> [Text segment]:
A summery twist of one of my all time favourite desserts: Lemon Meringue Pie. The tart sour lemon curd combined with sweet and crispy meringue is heavenly.
This recipe yields more meringue than necessary to mix into the ice cream, however it uses up all the egg white from the eggs used to make the custard for the ice cream reducing waste. Besides, how could excess meringues be a problem!
This recipe requires the use of an ice cream machine. You can of course try to do it without, but the ice cream machine will yield a much smoother ice cream. In order to make the lemon curd you will need to use a double boiler, or if you don’t have one to hand, you can use a heatproof bowl on top of a sauce pan with a small amount of simmering water beneath. If you taste the custard before freezing, it may taste very sweet. Don't worry about this as sweetness is surpressed when frozen and it will be delicious. Keep the excess meringues in an airtight tin and they'll stay fresh for several days. You can break them up and use them as a garnish on top of your ice cream or just enjoy them seperately.

> [Recorded data]:
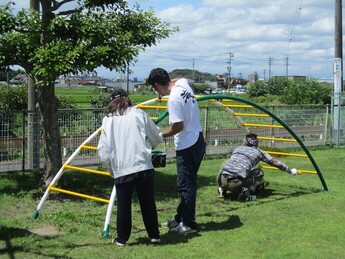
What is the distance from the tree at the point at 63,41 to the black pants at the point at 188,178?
82.2 inches

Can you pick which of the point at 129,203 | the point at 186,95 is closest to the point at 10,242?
the point at 129,203

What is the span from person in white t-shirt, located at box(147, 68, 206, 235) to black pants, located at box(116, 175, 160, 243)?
585mm

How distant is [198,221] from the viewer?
672cm

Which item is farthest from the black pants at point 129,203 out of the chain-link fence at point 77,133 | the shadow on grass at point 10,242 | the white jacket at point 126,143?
the chain-link fence at point 77,133

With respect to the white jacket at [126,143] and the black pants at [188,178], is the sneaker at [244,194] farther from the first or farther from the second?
the white jacket at [126,143]

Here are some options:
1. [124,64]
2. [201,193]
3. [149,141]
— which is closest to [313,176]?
[201,193]

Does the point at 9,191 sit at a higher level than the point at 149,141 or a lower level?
lower

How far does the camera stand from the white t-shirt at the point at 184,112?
5.82m

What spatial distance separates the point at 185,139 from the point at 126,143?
89 centimetres

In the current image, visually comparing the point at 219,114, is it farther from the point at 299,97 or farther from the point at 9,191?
the point at 299,97

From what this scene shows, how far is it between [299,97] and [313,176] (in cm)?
1777

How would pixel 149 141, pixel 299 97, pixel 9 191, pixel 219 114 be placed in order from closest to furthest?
pixel 149 141
pixel 9 191
pixel 219 114
pixel 299 97

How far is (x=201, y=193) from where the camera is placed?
858cm

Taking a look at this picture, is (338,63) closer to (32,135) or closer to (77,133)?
(77,133)
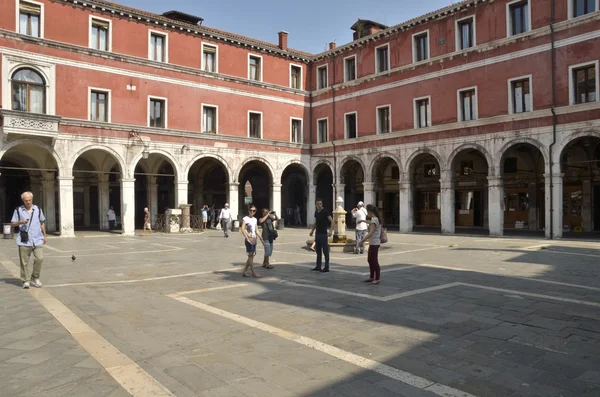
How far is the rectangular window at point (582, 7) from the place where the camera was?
18375mm

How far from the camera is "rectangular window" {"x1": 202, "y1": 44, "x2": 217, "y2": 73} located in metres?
25.5

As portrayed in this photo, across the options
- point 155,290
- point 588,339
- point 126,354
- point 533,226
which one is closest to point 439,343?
point 588,339

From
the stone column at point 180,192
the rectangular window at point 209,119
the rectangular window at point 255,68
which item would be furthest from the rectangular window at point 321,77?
the stone column at point 180,192

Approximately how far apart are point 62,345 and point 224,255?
28.8 feet

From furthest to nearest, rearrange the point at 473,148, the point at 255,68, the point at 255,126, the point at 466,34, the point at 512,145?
the point at 255,126, the point at 255,68, the point at 466,34, the point at 473,148, the point at 512,145

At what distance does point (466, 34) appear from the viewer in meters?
22.4

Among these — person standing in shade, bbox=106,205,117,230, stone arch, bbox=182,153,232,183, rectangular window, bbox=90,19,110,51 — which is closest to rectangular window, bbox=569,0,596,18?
stone arch, bbox=182,153,232,183

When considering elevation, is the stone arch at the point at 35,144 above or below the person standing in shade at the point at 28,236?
above

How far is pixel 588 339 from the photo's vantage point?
5203mm

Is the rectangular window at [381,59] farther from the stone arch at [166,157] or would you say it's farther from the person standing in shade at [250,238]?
the person standing in shade at [250,238]

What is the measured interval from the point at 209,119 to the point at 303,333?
21.9 m

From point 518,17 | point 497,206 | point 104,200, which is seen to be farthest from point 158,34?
point 497,206

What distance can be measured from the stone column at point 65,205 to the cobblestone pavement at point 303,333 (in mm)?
11342

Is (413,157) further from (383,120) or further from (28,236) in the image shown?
(28,236)
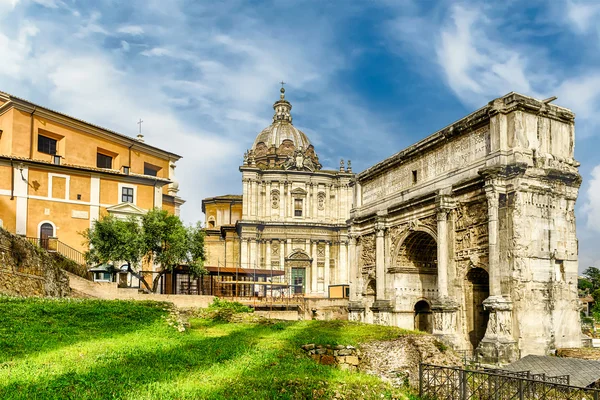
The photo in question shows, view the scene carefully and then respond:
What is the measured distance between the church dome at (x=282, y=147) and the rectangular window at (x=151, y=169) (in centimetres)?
1513

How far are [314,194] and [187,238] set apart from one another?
24.0m

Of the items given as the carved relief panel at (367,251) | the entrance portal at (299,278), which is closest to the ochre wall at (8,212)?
the carved relief panel at (367,251)

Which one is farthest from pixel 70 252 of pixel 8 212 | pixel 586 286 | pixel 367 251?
pixel 586 286

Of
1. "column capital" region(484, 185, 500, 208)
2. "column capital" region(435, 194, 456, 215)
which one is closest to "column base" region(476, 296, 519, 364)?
"column capital" region(484, 185, 500, 208)

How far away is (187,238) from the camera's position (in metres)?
35.8

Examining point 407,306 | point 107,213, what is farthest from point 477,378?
point 107,213

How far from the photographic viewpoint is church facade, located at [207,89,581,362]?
2228 cm

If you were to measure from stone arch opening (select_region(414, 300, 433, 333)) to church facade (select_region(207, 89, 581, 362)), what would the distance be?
2.4 inches

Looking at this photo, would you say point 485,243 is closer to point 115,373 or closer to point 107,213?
point 115,373

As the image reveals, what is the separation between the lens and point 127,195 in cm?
3884

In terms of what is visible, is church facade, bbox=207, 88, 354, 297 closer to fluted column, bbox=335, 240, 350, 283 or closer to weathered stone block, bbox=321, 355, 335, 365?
fluted column, bbox=335, 240, 350, 283

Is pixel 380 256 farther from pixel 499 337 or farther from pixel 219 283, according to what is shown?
pixel 219 283

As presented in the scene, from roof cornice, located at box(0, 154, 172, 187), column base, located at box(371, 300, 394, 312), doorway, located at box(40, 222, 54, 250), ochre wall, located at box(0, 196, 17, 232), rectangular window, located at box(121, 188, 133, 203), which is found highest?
roof cornice, located at box(0, 154, 172, 187)

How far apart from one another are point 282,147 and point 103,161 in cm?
2445
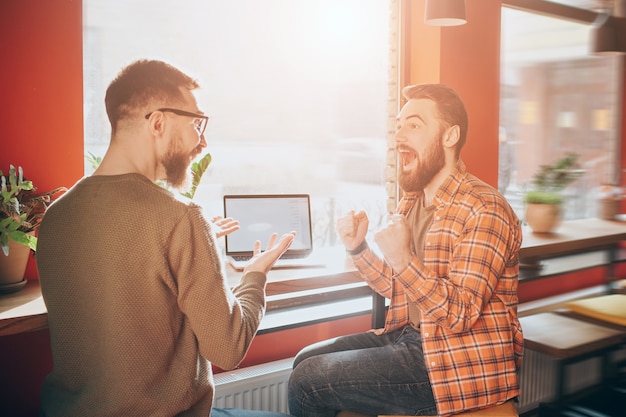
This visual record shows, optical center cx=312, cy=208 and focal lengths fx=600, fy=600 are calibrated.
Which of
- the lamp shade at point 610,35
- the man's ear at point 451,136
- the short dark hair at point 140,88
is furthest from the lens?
the lamp shade at point 610,35

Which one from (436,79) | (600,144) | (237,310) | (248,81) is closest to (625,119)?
(600,144)

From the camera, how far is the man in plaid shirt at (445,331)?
1754mm

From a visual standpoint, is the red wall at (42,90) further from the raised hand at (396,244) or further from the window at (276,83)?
the raised hand at (396,244)

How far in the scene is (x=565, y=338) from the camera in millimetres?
2596

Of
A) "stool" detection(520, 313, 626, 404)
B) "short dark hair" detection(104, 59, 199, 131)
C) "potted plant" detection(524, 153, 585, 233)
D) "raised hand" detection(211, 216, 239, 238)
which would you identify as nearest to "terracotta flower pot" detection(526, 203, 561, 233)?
"potted plant" detection(524, 153, 585, 233)

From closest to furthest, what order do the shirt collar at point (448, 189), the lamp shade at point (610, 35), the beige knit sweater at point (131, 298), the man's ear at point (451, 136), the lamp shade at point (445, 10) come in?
1. the beige knit sweater at point (131, 298)
2. the shirt collar at point (448, 189)
3. the man's ear at point (451, 136)
4. the lamp shade at point (445, 10)
5. the lamp shade at point (610, 35)

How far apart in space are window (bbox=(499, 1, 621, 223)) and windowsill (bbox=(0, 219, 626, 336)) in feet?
1.82

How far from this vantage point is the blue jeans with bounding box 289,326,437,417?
1803 millimetres

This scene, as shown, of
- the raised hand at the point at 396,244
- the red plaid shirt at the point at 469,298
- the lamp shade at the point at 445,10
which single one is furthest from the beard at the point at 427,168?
the lamp shade at the point at 445,10

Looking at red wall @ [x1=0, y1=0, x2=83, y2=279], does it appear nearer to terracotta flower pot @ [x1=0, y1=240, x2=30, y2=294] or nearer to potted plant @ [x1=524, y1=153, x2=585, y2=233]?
terracotta flower pot @ [x1=0, y1=240, x2=30, y2=294]

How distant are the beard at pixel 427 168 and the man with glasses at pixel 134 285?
→ 92 cm

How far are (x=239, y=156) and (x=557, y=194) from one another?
6.36 ft

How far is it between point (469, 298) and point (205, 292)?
80 cm

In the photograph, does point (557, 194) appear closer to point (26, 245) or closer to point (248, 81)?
point (248, 81)
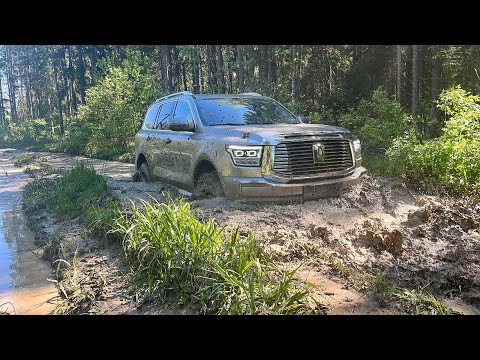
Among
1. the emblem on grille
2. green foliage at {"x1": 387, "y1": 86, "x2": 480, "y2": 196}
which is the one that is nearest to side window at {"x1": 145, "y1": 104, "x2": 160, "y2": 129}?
the emblem on grille

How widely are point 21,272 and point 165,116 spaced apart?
3.47 m

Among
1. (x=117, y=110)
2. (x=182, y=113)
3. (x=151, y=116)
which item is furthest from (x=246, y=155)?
(x=117, y=110)

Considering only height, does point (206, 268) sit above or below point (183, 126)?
below

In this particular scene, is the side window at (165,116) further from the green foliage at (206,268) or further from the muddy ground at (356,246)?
the green foliage at (206,268)

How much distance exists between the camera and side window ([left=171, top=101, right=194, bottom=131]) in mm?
6447

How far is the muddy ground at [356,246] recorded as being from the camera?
3.43 metres

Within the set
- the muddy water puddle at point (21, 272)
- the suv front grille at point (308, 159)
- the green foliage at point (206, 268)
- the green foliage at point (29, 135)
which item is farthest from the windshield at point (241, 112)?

> [Exercise task 1]: In one to three sentences, explain why the lemon meringue recipe makes more meringue than the ice cream needs.
> [Exercise task 2]: Update the lemon meringue recipe by rewriting the stretch from "A summery twist" through "be a problem!" with "heavenly" changed to "divine".
> [Exercise task 3]: According to the lemon meringue recipe, how long will the excess meringues stay fresh in an airtight tin?
The listing has no connection to the lemon meringue recipe.

> [Problem solution 1]: It uses up all the egg white left over from the eggs used to make the custard for the ice cream, which reduces waste. The recipe adds that excess meringues are hardly a problem.

> [Problem solution 2]:
A summery twist of one of my all time favourite desserts: Lemon Meringue Pie. The tart sour lemon curd combined with sweet and crispy meringue is divine.
This recipe yields more meringue than necessary to mix into the ice cream, however it uses up all the egg white from the eggs used to make the custard for the ice cream reducing waste. Besides, how could excess meringues be a problem!

> [Problem solution 3]: They will stay fresh for several days.